Although grazing is often trumpeted as a means of reducing fuels (Bailey, Derek W., et al. 2019) and thus wildfire, especially by “targeted” grazing and fuel reductions. (Diamond, Joel, Christopher A. Call, and Nora Devoe 2009). The claims must be scrutinized closely.
For instance, a study done in Arizona concluded (with modeling) that light utilization (26%) in treated sites, the BehavePlus fire model predicted that herding and supplement reduced fire rate of spread by more than 60% in grass communities and by more than 50% in grass/shrub communities (R.A. Bruegger et al. 2016).
However, the authors go one to conclude: “Although it is a promising tool for altering fire behavior, targeted grazing will be most effective in grass communities under moderate weather conditions.” The weather factors are significant because nearly all massive wildfires burn under “extreme fire weather conditions.” Under such conditions, targeted grazing, as well as fuel breaks, fail to contain or stop fires (Bruegger et al., 2016)
Another study that looked at fuel breaks created by targeted grazing and other measures like bulldozing native vegetation cautioned that the “cure might be worse than the disease” since the destruction of soil biological crusts and loss of native grasses that occur with targeted grazing, bulldozing. Other fuel reductions create the disturbance habitat that favors the spread of cheatgrass (Shinneman et al 2018).
The authors cautioned: “these projects could also add thousands of kilometers of new fuel breaks to the region over the next decade or two, directly altering hundreds of thousands of hectares through habitat conversion, and indirectly affecting sagebrush plant and animal communities through the creation of new edge effects and habitat fragmentation” (Shinneman et al. 2018).

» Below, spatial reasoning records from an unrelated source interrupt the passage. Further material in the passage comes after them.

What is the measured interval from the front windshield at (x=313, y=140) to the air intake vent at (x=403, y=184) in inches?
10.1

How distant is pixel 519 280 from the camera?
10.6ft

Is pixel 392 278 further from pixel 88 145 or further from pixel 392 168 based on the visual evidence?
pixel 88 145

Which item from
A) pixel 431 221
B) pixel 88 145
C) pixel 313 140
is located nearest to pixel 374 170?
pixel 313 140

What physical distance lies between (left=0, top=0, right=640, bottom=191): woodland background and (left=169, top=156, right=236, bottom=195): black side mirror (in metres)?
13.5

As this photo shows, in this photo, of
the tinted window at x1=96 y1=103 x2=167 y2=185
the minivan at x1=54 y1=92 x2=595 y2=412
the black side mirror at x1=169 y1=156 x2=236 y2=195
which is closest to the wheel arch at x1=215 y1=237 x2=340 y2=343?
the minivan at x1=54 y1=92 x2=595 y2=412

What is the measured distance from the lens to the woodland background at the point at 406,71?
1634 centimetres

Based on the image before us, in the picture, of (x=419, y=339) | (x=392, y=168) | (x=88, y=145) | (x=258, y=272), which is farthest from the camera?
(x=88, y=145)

None of the studies that promote grazing to reduce fuels considers the unavoidable ecological impacts that accompany grazing. These include water pollution, soil compaction, trampling of biological soil crusts, the spread of weeds (as with cheatgrass), the social displacement of wildlife (like elk), and the loss of forage wildlife and insects, and costs.
While targeted grazing and the ecological impacts that result might be acceptable for small areas, say to reduce vegetation around a home or some other limited area, it is not effective or acceptable on a landscape scale. As such, it cannot aid in reducing large wildfires.
Furthermore, the probability that any area “treated” by targeted grazing and other fuel reductions will encounter a blaze when fuel removal is effective is extremely small (Rhodes and Baker 2008). Thus, targeted grazing and further fuel reductions, which have their own set of impacts, occur now, potentially reducing a fire that may or may not come in the future.